§ **Excerpt provided**

----

Snyder, a first-time feature director, and Gunn (whose penning of the Scooby-Doo movie's shouldn't unfairly bias you) have taken a lot of heat for, among other things, making their zombies quite so jet-propelled and making their characters quite so un-characterlike. Ana is the person we know best in this movie, and here's what we know about her: she's a nurse, her husband's dead (or, in a later character's parlance, "dead-ish"), her orderly suburban-Wisconsin street is trashed, she feels bad for chubby mailmen who get voted out of Survivor, and she doesn't think you should shoot people who aren't provably zombies. This is not a lot to go on, but it's perfectly suited to the film's purpose, where basic, improvised survival doesn't lead to a lot of sharing, nor does it accommodate a lot of diverse, character-revealing approaches. Because the remake has been thoughtfully cast, the acting is clever enough to make these characters seem like people we aren't quite meeting, rather than simple cyphers. For the same reason, when personal info does roll down the pike, as when we find out that so-and-so has a brother and so-and-so has kids (all of them, doubtless, dead-ish), the movie has been built to make those moments pop. They hurt. Dawn of the Dead isn't dillying around on-screen forgetting to "round out" its characters; it's a movie about characters who are unlikely to feel rounded out under the circumstances, and who may not be so "rounded" to begin with.

Romero's version was also famously skeptical about the roundedness of modern personalities. His small troupe of survivors were, by design, not appreciably more compelling than the sludgy, brainless zombies they were garrisoned against. I am perplexed that so many of the same reviewers that knock Snyder's version get all choked up at the memory of Romero's, endlessly praising its "satiric" value. Yeah, the original Dawn of the Dead works pretty well as a poke at the mindless zombism of consumerist culture, but whether this is enough of an insight to power a film that, at 126 minutes, is at least a quarter-hour too long strikes me as an open question. Particularly since I can't help noticing that a lot (not all) of the reviewers reiterating this line of well-known praise cry foul at the slightest suggestion of embedded cultural content or "overreading" analysis in pop films made today.

----

§ **Records provided**
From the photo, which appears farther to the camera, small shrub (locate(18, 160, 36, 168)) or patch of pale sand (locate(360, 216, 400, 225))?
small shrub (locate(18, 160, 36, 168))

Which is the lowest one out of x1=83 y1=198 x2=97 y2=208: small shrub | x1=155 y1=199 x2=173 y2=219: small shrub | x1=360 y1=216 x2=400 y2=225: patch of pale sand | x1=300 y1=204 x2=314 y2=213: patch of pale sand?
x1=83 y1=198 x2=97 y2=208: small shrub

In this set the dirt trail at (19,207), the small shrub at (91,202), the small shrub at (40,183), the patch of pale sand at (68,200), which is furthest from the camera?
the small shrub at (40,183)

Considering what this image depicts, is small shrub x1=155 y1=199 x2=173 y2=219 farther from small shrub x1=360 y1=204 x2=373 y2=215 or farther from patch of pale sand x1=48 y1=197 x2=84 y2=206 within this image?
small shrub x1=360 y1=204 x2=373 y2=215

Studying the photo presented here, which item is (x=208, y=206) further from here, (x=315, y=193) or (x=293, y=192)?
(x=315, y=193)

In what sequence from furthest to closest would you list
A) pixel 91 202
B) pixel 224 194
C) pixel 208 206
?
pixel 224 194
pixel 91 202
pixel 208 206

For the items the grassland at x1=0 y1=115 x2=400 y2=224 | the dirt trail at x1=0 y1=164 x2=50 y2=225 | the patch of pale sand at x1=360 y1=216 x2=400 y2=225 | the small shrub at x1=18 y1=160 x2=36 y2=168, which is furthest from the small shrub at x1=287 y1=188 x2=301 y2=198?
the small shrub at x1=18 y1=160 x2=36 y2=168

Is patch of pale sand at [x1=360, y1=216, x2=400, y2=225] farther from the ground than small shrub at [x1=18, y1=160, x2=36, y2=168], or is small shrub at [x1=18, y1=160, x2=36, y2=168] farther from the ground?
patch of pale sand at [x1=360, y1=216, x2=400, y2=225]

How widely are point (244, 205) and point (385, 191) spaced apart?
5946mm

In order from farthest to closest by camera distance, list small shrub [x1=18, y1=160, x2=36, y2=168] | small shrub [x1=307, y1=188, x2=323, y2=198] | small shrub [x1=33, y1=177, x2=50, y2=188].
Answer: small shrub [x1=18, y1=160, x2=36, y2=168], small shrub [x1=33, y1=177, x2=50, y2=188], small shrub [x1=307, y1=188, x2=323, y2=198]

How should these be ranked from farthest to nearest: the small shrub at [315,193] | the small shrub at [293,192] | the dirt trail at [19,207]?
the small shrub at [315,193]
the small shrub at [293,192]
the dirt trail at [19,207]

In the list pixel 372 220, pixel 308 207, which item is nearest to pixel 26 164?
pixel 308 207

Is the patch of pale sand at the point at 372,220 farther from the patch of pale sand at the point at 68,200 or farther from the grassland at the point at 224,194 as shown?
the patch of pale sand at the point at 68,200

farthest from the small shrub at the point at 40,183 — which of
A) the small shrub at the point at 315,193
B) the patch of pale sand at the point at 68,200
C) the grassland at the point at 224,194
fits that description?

----

§ **What the task requires**
Restate the Dawn of the Dead review from "Romero's version was" to "films made today.", putting "critics" wherever "reviewers" appears.

§ **Task answer**
Romero's version was also famously skeptical about the roundedness of modern personalities. His small troupe of survivors were, by design, not appreciably more compelling than the sludgy, brainless zombies they were garrisoned against. I am perplexed that so many of the same critics that knock Snyder's version get all choked up at the memory of Romero's, endlessly praising its "satiric" value. Yeah, the original Dawn of the Dead works pretty well as a poke at the mindless zombism of consumerist culture, but whether this is enough of an insight to power a film that, at 126 minutes, is at least a quarter-hour too long strikes me as an open question. Particularly since I can't help noticing that a lot (not all) of the critics reiterating this line of well-known praise cry foul at the slightest suggestion of embedded cultural content or "overreading" analysis in pop films made today.